Il rifiuto dell’esame orale alla Maturità e il festival dei detentori di dottorato in tuttologia

Il “fatto” è di dominio pubblico. Una maturanda di un liceo scientifico del Veneto si è resa protagonista – con (pochi) altri coetanei di altri istituti del nostro Paese – di una contestazione senza precedenti all’appuntamento con l’esame di maturità di questo 2025, rifiutandosi di sostenere la prova orale.
Con la certezza matematica – per i crediti accumulati nel triennio finale del corso di studi, come dagli altri “ribelli” – di aver maturato le condizioni per fregiarsi del diploma.

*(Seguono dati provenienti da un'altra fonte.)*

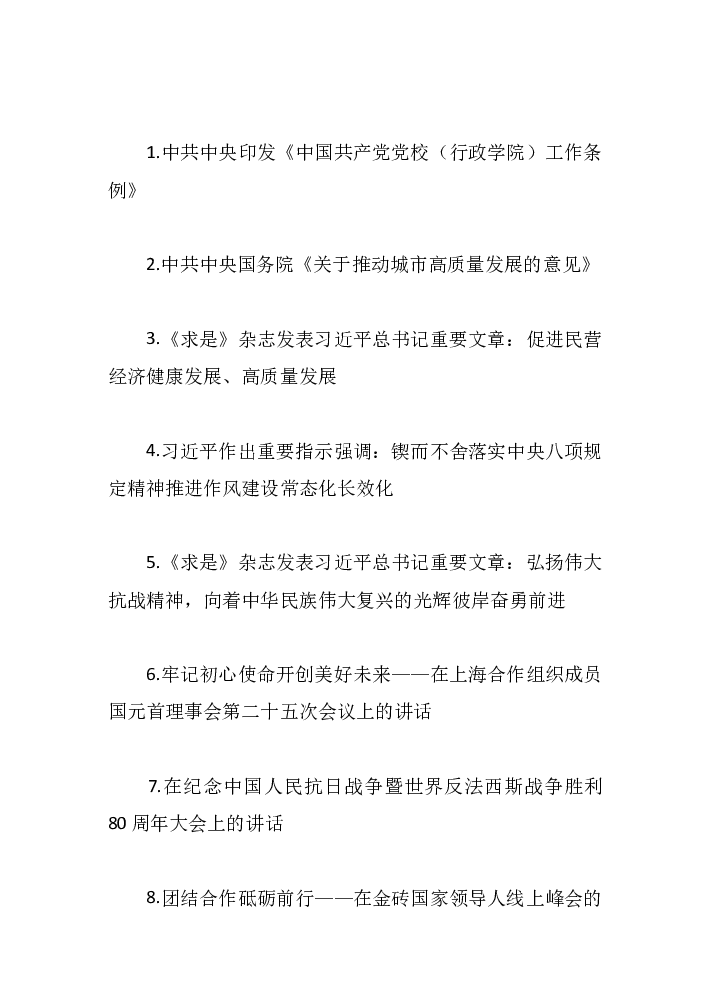 1.中共中央印发《中国共产党党校（行政学院）工作条例》

2.中共中央国务院《关于推动城市高质量发展的意见》

3.《求是》杂志发表习近平总书记重要文章：促进民营经济健康发展、高质量发展

4.习近平作出重要指示强调：锲而不舍落实中央八项规定精神推进作风建设常态化长效化

5.《求是》杂志发表习近平总书记重要文章：弘扬伟大抗战精神，向着中华民族伟大复兴的光辉彼岸奋勇前进

6.牢记初心使命开创美好未来——在上海合作组织成员国元首理事会第二十五次会议上的讲话

7.在纪念中国人民抗日战争暨世界反法西斯战争胜利80周年大会上的讲话

8.团结合作砥砺前行——在金砖国家领导人线上峰会的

I riflettori si sono accesi immediatamente – e non avrebbe potuto essere altrimenti – sulla decisione rivendicata dalla ragazza a motivo della consapevolezza elaborata di aver concluso un percorso liceale improntato più all’accentuazione della competitività (a suo dire: “disumanizzante” il sistema scolastico) che all’interesse da parte dei più del corpo docente di conoscere la sua “vera” individualità.

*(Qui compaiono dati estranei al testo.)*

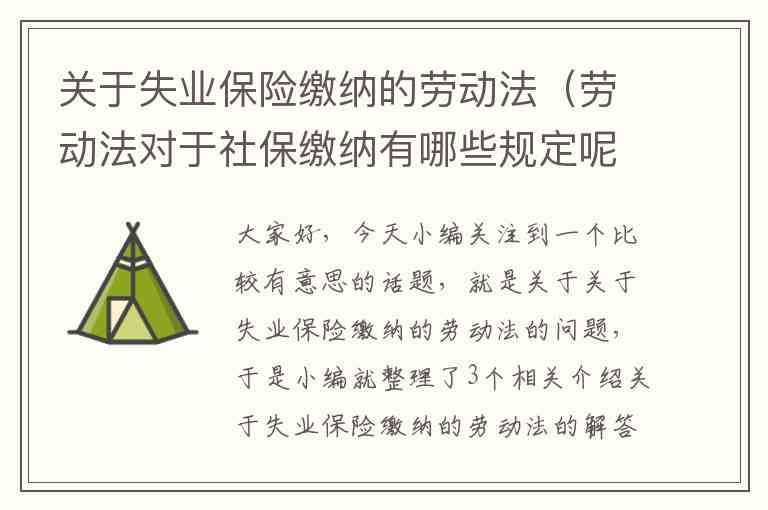 关于失业保险缴纳的劳动法（劳动法对于社保缴纳有哪些规定呢

大家好，今天小编关注到一个比较有意思的话题，就是关于关于失业保险缴纳的劳动法的问题，于是小编就整理了3个相关介绍关于失业保险缴纳的劳动法的解答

Pronta la reazione del ministro dell’Istruzione Valditara che – per porre un freno preventivo a questa protesta in potenza di diventare una “moda” – ha preannunciato, per il futuro, la bocciatura per gli studenti che dovessero cadere nella tentazione di seguire le orme degli apripista balzati agli onori della cronaca estiva dell’anno corrente.

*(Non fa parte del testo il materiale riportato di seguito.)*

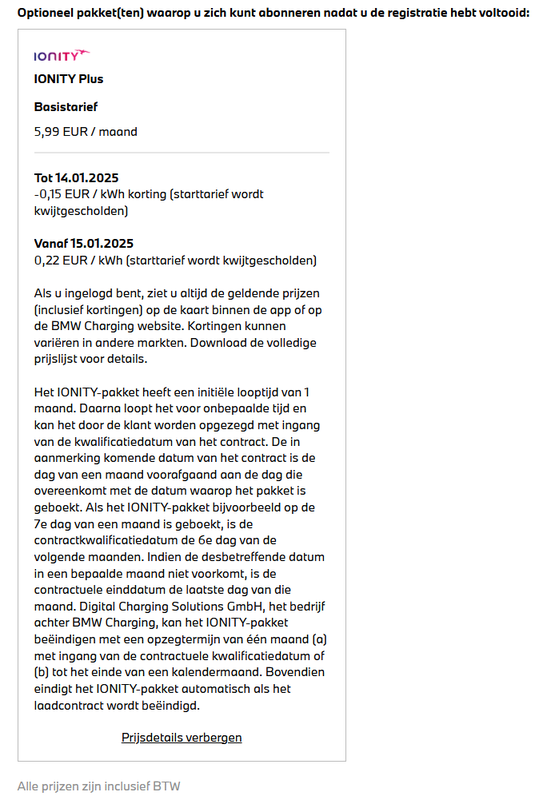 Optioneel pakket(ten) waarop u zich kunt abonneren nadat u de registratie hebt voltooid:

IONITY

IONITY Plus

Basistarief

5,99 EUR / maand

Tot 14.01.2025
-0,15 EUR / kWh korting (starttarief wordt kwijtgescholden)

Vanaf 15.01.2025
0,22 EUR / kWh (starttarief wordt kwijtgescholden)

Als u ingelogd bent, ziet u altijd de geldende prijzen (inclusief kortingen) op de kaart binnen de app of op de BMW Charging website. Kortingen kunnen variëren in andere markten. Download de volledige prijslijst voor details.

Het IONITY-pakket heeft een initiële looptijd van 1 maand. Daarna loopt het voor onbepaalde tijd en kan het door de klant worden opgezegd met ingang van de kwalificatiedatum van het contract. De in aanmerking komende datum van het contract is de dag van een maand voorafgaand aan de dag die overeenkomt met de datum waarop het pakket is geboekt. Als het IONITY-pakket bijvoorbeeld op de 7e dag van een maand is geboekt, is de contractkwalificatiedatum de 6e dag van de volgende maanden. Indien de desbetreffende datum in een bepaalde maand niet voorkomt, is de contractuele einddatum de laatste dag van die maand. Digital Charging Solutions GmbH, het bedrijf achter BMW Charging, kan het IONITY-pakket beëindigen met een opzegtermijn van één maand (a) met ingang van de contractuele kwalificatiedatum of (b) tot het einde van een kalendermaand. Bovendien eindigt het IONITY-pakket automatisch als het laadcontract wordt beëindigd.

Prijsdetails verbergen

Alle prijzen zijn inclusief BTW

Quanto accaduto ha rafforzato l’intensità del dibattito di lunga data sulle criticità nel settore dell’istruzione nel nostro Paese, con le immancabili appendici sui mass e social media, nelle quali alle voci degli esperti e competenti in materia si affiancano – spesso sovrapponendosi con la presunzione da oracolo – tuttologi/tuttologhe di gran carriera in mediaticità.
Nella lettura delle varie prese di posizione, opposte e contrastanti, mi sono imbattuta nell’ opinione personale, e senza ombra di dubbio opinabile, di un esponente di questa categoria, quotidianamente sul pezzo a maggior impatto sensazionalistico, che gli permette non solo di restare ancorato alla notorietà conseguita, ma anche di estendere la conoscenza del suo sé ad un seguito in crescendo di ammiratori attraverso ogni mezzo di comunicazione disponibile. Pur se, a onore del vero, al plauso si accompagna un discreto numero di note di esplicito disappunto nei commenti alle pubblicazioni sulle piattaforme social. Almeno questo!!!
Tale professionista non mancò – per inciso – di inzuppare il biscottino anche nel “caso Hasler” ed è questo il motivo per cui mi sono soffermata a leggere quanto scritto a proposito della scelta della giovane contestatrice veneta in un momento decisivo della sua esistenza.
Attenendomi al suggerimento del Sommo poeta: “non ti curar…ma guarda e passa”, non mi interessa analizzare un “pezzo” giornalistico teso – in buona sostanza: piuttosto che ad informare dell’accaduto con opportuna disanima – a divulgare l’istruzione generalizzante (e senza alternativa dal suo punto di vista) al dover abituarsi ad un processo vitale in assoluto deficit di conoscenza del “vero” sé individuale in una società di perfetti sconosciuti fra loro.
E buonanotte ai suonatori…
suonati dalle strilla di sedicenti missionari di sano realismo, in missione permanente, dall’alto di piedistalli mediatici scalati per abilità non comuni, e come per grazia ricevuta, di arrivismo e esibizionismo in un mondo di rapporti virtuali che li incorona principi da oracolo nell’indistinta globo sfera popolata da affamati dalla brama di farsi conoscere per come si mostrano e per quel che mostrano di sé – ovvero: per come vorrebbero essere conosciuti – e saziandosi di pseudo amicizie portatrici sane di ipotetici like.
E a me non resta che concludere con la domanda retorica dal retrogusto amaro lasciato da portate cucinate dai “cuochi della realtà”: i giornalisti, nella definizione di Ennio Flaiano; in compagnia (aggiungo) dei mestieranti di questa professione, che spesso si avvalgono della consulenza – si fa per dire – di tuttologi e tuttologhe. Dai quali – si chiese il poliedrico scrittore – chi si salverà?